3  (自治省の事前警告違反の違法について)

〈証拠〉によれば、本件支給がなされるとの方針が神奈川県で決定されたことに対し、昭和六〇年三月七日の衆議院内閣委員会及び同月一一日の参議院予算委員会において問題とされ、自治省は同委員会において、神奈川県に対し本件支給をしないように要請している旨及び仮に本件支給がなされた場合には特別交付税を減額する意向である旨を明らかにしたこと、そして総理大臣及び総務長官が本件支給に反対である旨を表明したこと、また、自治省行政局長から神奈川県知事宛に同月七日付けで、本件支給は地方公共団体全体に対する不信を招き、地方自治行政の円滑な運営に重大な支障となるおそれがあるので、慎重な判断の下に再考されるよう強く要請する旨の文書が発出されたこと、以上の各事実が認められる。

右認定事実によれば、本件承認及び本件支給は、少なくとも政治的、行政的にみると、相当に問題を有したものといわざるを得ない。しかしながら、前記三で認定した事情を考慮すれば、被告が知事としてなした本件承認は、当、不当の問題は別として、裁量権濫用の違法があるとまではいうことができない。

4  (その他の違法事由について)
****************************************
▸ **設問**
A - 上の本文で、自治省行政局長から神奈川県知事宛に出された文書の日付を答えよ。
B - 上の本文に出てくる官職名をすべて挙げよ。

(保存済みエントリ)
****************************************
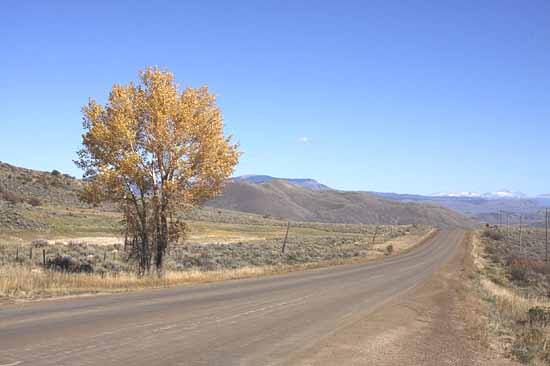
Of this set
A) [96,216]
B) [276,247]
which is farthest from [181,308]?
[96,216]

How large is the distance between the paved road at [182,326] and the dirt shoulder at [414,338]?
1.39ft

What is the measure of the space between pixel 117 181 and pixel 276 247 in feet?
102

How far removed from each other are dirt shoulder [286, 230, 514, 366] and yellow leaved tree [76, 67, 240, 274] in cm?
1062

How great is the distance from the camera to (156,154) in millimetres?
24672

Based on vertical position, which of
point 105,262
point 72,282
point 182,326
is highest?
point 182,326

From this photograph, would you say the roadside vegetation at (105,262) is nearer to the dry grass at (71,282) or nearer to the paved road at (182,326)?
the dry grass at (71,282)

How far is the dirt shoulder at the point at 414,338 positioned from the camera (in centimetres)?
1030

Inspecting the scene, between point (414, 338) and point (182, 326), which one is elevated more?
point (182, 326)

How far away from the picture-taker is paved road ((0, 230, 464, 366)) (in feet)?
29.7

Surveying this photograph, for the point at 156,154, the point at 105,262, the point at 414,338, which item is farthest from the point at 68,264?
the point at 414,338

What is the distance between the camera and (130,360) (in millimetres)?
8672

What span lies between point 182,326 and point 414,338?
5.21 metres

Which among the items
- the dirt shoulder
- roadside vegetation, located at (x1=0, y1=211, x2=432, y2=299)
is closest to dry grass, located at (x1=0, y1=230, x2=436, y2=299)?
roadside vegetation, located at (x1=0, y1=211, x2=432, y2=299)

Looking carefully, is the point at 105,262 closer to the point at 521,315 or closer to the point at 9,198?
the point at 521,315
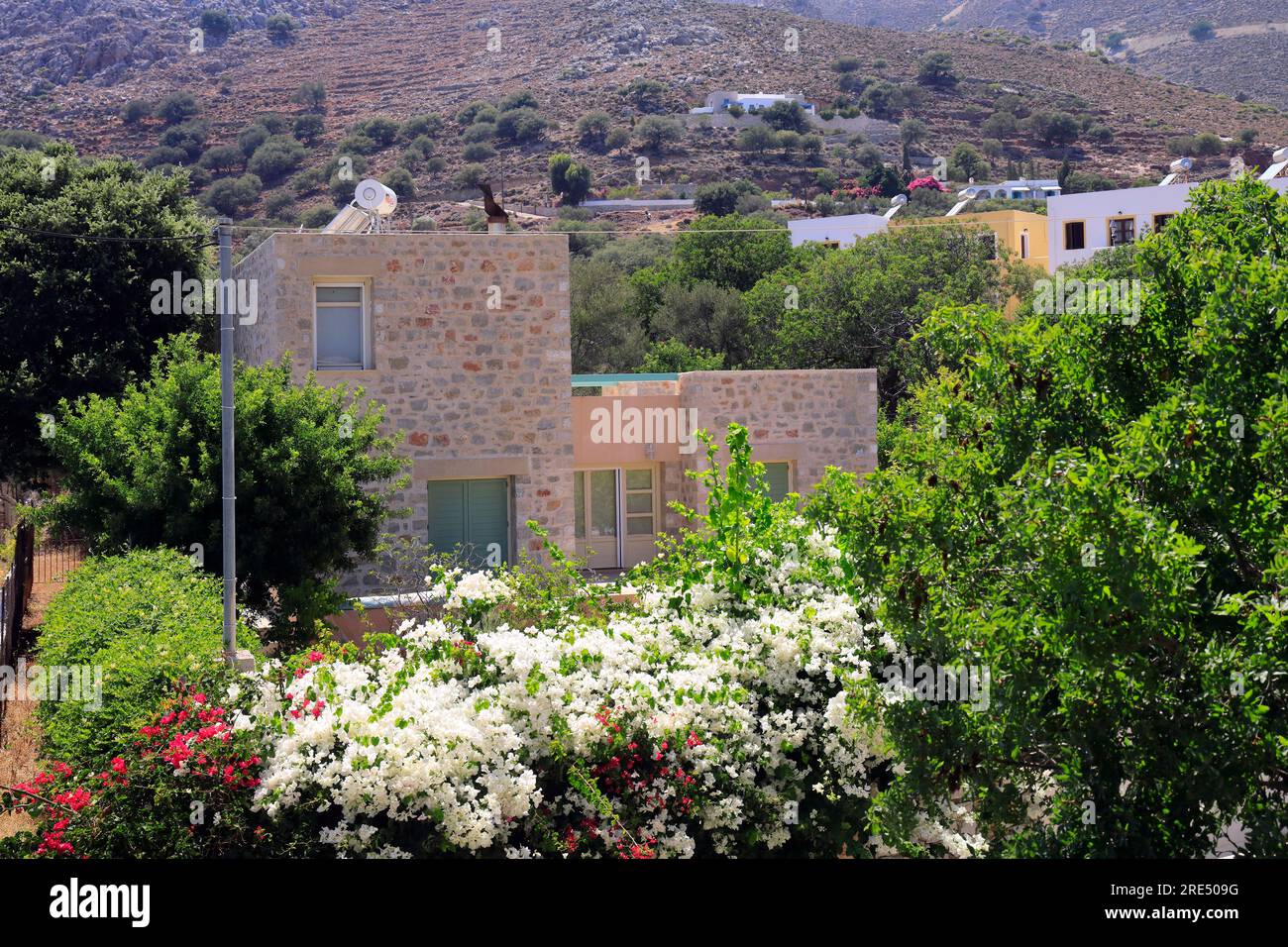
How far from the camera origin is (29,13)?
87.3 metres

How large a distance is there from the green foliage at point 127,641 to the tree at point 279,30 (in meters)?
90.0

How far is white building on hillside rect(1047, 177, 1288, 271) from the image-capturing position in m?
48.1

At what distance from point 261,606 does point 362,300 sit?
5.20 metres

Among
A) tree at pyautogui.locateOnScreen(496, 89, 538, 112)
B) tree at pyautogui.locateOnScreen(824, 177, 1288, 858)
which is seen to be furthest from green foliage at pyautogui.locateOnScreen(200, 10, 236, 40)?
tree at pyautogui.locateOnScreen(824, 177, 1288, 858)

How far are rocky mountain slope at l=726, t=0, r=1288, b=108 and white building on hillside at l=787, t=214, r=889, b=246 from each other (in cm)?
5154

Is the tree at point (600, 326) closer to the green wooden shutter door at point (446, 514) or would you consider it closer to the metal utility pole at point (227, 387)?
the green wooden shutter door at point (446, 514)

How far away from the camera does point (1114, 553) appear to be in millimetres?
5211

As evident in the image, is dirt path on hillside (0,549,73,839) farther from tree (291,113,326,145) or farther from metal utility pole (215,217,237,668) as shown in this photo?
tree (291,113,326,145)

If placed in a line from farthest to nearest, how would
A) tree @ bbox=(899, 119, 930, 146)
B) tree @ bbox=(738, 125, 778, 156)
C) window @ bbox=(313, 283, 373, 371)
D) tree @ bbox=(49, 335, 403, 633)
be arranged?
tree @ bbox=(899, 119, 930, 146) → tree @ bbox=(738, 125, 778, 156) → window @ bbox=(313, 283, 373, 371) → tree @ bbox=(49, 335, 403, 633)

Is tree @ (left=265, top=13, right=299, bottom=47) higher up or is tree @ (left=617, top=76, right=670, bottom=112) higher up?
tree @ (left=265, top=13, right=299, bottom=47)

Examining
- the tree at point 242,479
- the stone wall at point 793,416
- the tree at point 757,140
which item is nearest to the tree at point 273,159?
the tree at point 757,140

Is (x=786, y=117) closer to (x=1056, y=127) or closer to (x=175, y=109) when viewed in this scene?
(x=1056, y=127)

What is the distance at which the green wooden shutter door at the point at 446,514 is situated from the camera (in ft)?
62.8
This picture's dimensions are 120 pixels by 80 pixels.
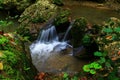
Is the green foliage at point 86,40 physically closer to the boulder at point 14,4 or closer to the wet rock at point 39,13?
the wet rock at point 39,13

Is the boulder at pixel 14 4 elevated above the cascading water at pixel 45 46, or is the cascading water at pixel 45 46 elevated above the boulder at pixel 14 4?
the boulder at pixel 14 4

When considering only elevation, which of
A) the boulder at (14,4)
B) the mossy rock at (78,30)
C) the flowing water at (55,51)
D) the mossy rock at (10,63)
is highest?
the boulder at (14,4)

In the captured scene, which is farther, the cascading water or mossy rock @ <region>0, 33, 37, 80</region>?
the cascading water

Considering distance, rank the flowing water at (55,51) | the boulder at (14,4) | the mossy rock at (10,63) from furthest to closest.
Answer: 1. the boulder at (14,4)
2. the flowing water at (55,51)
3. the mossy rock at (10,63)

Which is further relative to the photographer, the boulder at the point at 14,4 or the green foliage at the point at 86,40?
the boulder at the point at 14,4

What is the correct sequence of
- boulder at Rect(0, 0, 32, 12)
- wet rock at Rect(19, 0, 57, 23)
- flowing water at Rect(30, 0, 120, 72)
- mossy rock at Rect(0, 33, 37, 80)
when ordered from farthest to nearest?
1. boulder at Rect(0, 0, 32, 12)
2. wet rock at Rect(19, 0, 57, 23)
3. flowing water at Rect(30, 0, 120, 72)
4. mossy rock at Rect(0, 33, 37, 80)

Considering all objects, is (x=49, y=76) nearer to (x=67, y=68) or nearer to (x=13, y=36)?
(x=67, y=68)

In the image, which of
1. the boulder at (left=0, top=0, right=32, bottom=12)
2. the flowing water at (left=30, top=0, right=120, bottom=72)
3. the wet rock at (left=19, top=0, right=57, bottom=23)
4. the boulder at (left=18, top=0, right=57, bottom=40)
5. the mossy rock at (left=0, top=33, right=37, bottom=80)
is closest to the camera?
the mossy rock at (left=0, top=33, right=37, bottom=80)

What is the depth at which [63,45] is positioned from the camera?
28.8ft

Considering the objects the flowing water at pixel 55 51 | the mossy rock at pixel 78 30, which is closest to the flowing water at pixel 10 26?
the flowing water at pixel 55 51

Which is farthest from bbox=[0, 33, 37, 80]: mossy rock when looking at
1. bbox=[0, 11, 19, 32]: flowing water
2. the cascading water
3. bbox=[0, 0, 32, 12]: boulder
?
bbox=[0, 0, 32, 12]: boulder

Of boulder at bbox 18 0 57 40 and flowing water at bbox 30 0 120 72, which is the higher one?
boulder at bbox 18 0 57 40

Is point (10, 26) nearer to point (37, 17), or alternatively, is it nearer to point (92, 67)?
point (37, 17)

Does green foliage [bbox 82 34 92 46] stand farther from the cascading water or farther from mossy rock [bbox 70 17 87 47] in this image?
the cascading water
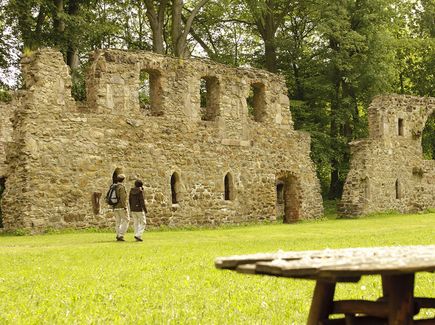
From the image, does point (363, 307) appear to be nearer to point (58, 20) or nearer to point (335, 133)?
point (58, 20)

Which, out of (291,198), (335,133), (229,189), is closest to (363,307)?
(229,189)

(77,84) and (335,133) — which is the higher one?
(77,84)

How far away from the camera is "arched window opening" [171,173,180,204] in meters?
24.4

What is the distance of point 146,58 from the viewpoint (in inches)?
949

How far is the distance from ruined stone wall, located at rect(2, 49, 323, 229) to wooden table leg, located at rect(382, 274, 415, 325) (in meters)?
17.8

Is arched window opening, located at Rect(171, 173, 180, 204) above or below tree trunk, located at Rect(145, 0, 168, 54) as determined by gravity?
below

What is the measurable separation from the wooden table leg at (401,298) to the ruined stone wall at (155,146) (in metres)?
17.8

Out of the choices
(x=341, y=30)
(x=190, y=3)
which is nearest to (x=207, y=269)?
(x=341, y=30)

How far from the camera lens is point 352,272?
3234 millimetres

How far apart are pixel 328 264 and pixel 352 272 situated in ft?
0.49

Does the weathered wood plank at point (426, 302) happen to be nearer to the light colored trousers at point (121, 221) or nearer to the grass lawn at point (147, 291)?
the grass lawn at point (147, 291)

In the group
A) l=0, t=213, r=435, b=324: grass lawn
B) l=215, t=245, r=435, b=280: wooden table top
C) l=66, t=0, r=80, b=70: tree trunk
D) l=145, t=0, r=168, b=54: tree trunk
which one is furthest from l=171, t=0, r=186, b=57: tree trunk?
l=215, t=245, r=435, b=280: wooden table top

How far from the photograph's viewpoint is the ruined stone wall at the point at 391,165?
31359 mm

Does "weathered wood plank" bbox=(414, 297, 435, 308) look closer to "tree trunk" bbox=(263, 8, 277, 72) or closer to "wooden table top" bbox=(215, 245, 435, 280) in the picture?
"wooden table top" bbox=(215, 245, 435, 280)
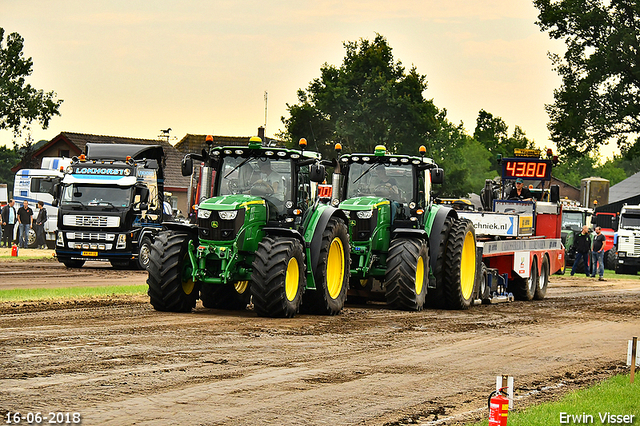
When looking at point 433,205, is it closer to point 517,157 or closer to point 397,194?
point 397,194

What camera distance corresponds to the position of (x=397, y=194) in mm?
17703

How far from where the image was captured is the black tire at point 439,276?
17.5 metres

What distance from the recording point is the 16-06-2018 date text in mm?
6887

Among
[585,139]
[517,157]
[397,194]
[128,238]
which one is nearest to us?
[397,194]

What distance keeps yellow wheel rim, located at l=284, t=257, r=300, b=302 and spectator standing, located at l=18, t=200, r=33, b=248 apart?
24.8 meters

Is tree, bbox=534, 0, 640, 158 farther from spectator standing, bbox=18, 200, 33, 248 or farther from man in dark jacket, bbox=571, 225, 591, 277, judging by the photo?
spectator standing, bbox=18, 200, 33, 248

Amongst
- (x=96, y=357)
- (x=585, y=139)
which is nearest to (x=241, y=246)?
(x=96, y=357)

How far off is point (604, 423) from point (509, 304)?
1282cm

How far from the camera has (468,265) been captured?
1869 centimetres

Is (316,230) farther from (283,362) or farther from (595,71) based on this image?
(595,71)

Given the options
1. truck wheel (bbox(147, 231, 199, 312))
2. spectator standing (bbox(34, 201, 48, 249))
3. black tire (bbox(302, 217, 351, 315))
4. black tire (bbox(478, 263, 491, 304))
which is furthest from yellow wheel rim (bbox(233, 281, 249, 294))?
spectator standing (bbox(34, 201, 48, 249))

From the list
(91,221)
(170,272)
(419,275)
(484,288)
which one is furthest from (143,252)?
(170,272)

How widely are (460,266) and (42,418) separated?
1152cm

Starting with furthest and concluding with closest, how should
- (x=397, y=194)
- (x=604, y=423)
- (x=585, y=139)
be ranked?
1. (x=585, y=139)
2. (x=397, y=194)
3. (x=604, y=423)
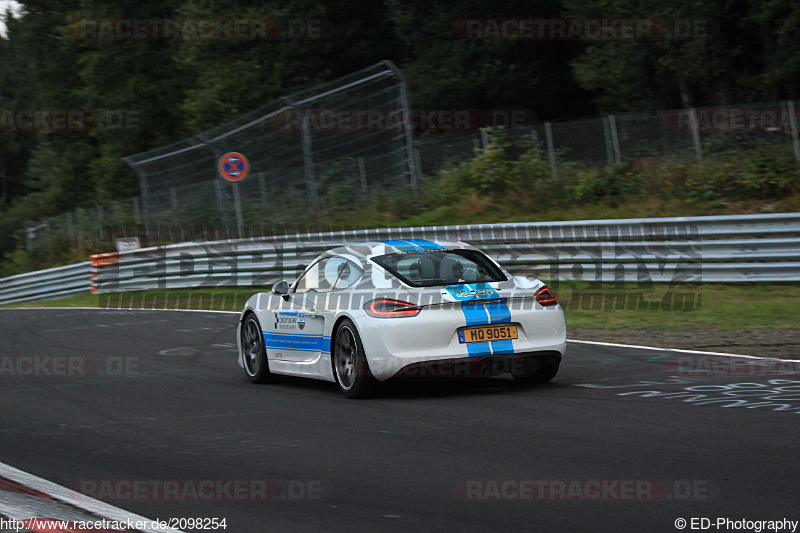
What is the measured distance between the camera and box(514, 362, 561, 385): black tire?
9336 millimetres

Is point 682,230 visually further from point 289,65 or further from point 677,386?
point 289,65

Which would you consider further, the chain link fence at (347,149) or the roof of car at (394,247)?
the chain link fence at (347,149)

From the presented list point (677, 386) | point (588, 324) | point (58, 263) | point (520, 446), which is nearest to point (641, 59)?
point (588, 324)

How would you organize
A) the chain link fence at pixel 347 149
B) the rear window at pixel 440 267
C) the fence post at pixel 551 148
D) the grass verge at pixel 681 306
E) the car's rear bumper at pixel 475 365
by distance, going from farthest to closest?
the fence post at pixel 551 148
the chain link fence at pixel 347 149
the grass verge at pixel 681 306
the rear window at pixel 440 267
the car's rear bumper at pixel 475 365

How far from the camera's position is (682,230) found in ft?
54.0

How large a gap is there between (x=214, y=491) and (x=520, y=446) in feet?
6.57

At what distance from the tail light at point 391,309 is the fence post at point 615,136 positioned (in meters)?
15.7

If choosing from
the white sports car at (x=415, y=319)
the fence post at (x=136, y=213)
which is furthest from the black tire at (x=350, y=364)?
the fence post at (x=136, y=213)

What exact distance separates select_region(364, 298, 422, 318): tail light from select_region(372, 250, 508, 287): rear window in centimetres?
33

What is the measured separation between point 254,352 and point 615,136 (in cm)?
1465

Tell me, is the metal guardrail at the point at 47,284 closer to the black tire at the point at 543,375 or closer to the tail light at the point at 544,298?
the black tire at the point at 543,375

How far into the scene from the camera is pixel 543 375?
945cm

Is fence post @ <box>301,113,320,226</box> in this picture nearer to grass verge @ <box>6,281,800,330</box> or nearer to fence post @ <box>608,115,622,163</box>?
fence post @ <box>608,115,622,163</box>

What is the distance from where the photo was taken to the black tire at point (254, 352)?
→ 1052cm
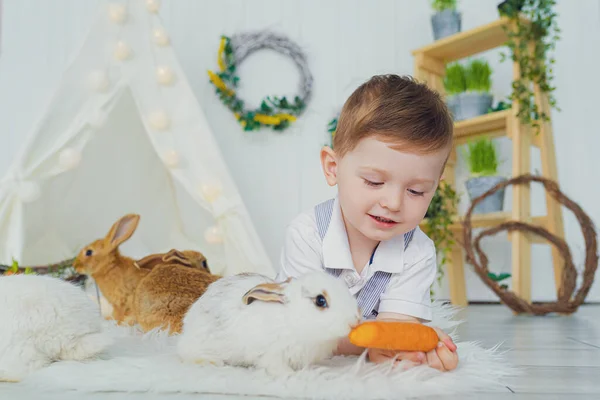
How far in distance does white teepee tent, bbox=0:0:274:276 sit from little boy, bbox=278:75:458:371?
0.92 metres

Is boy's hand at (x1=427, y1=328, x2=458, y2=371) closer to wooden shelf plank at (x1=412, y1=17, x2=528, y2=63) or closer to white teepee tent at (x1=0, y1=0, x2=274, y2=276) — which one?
white teepee tent at (x1=0, y1=0, x2=274, y2=276)

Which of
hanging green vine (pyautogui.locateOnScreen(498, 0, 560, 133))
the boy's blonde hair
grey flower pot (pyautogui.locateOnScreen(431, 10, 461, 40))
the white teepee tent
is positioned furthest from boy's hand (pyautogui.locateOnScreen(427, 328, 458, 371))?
grey flower pot (pyautogui.locateOnScreen(431, 10, 461, 40))

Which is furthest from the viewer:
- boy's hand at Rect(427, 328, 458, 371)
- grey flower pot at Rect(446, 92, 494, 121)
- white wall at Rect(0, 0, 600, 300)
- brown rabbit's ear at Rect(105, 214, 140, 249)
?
white wall at Rect(0, 0, 600, 300)

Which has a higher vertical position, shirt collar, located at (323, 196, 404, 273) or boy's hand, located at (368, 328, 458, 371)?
shirt collar, located at (323, 196, 404, 273)

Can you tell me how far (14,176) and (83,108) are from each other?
0.35 m

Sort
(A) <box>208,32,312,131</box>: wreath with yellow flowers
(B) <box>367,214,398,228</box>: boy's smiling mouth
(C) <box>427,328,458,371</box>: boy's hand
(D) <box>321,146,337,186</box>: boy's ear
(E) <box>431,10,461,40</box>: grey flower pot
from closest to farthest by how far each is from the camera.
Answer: (C) <box>427,328,458,371</box>: boy's hand
(B) <box>367,214,398,228</box>: boy's smiling mouth
(D) <box>321,146,337,186</box>: boy's ear
(E) <box>431,10,461,40</box>: grey flower pot
(A) <box>208,32,312,131</box>: wreath with yellow flowers

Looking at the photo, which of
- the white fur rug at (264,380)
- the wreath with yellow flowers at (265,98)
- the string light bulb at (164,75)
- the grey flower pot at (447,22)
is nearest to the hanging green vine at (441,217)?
the grey flower pot at (447,22)

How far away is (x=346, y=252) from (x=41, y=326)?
0.58m

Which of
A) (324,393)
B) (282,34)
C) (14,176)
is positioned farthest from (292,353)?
(282,34)

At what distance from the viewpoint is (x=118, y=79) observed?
226 centimetres

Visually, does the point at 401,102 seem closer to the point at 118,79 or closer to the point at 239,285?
the point at 239,285

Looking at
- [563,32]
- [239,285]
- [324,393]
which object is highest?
[563,32]

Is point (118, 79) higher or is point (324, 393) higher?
point (118, 79)

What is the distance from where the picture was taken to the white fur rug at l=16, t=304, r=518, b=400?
2.67 feet
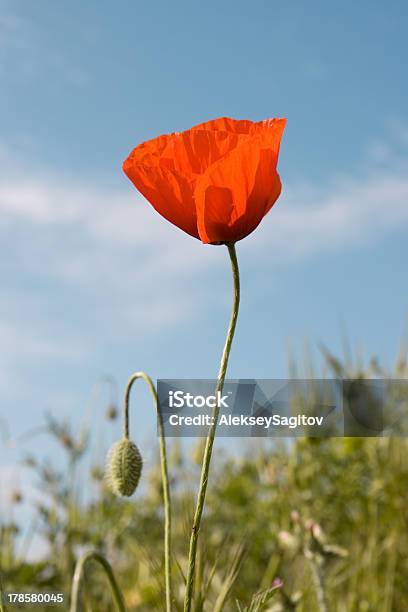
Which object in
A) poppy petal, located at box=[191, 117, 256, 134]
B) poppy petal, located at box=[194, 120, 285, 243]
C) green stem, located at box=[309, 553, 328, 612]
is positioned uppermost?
poppy petal, located at box=[191, 117, 256, 134]

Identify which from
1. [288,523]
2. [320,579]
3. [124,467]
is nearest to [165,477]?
[124,467]

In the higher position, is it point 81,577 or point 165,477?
point 165,477

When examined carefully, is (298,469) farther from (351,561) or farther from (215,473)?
(215,473)

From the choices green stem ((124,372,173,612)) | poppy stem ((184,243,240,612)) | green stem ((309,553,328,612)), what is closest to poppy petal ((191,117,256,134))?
poppy stem ((184,243,240,612))

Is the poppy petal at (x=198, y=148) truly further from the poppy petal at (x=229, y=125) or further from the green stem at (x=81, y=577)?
the green stem at (x=81, y=577)

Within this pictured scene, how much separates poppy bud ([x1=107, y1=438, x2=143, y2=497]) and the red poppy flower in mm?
321

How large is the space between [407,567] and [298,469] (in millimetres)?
655

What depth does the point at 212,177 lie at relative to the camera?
3.01 feet

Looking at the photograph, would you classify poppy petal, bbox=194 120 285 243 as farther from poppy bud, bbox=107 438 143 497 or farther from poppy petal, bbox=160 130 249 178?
poppy bud, bbox=107 438 143 497

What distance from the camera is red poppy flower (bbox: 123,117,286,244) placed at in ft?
3.00

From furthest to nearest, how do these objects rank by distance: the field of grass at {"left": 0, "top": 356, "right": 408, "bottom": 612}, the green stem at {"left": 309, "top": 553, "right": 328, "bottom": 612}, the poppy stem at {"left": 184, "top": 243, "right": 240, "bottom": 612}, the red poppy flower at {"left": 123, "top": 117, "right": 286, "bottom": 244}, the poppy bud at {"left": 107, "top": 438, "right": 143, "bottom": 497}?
the field of grass at {"left": 0, "top": 356, "right": 408, "bottom": 612} < the green stem at {"left": 309, "top": 553, "right": 328, "bottom": 612} < the poppy bud at {"left": 107, "top": 438, "right": 143, "bottom": 497} < the red poppy flower at {"left": 123, "top": 117, "right": 286, "bottom": 244} < the poppy stem at {"left": 184, "top": 243, "right": 240, "bottom": 612}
****************************************
▸ **解答**
A - 昭和六〇年三月七日付け

B - 総理大臣、総務長官、自治省行政局長、神奈川県知事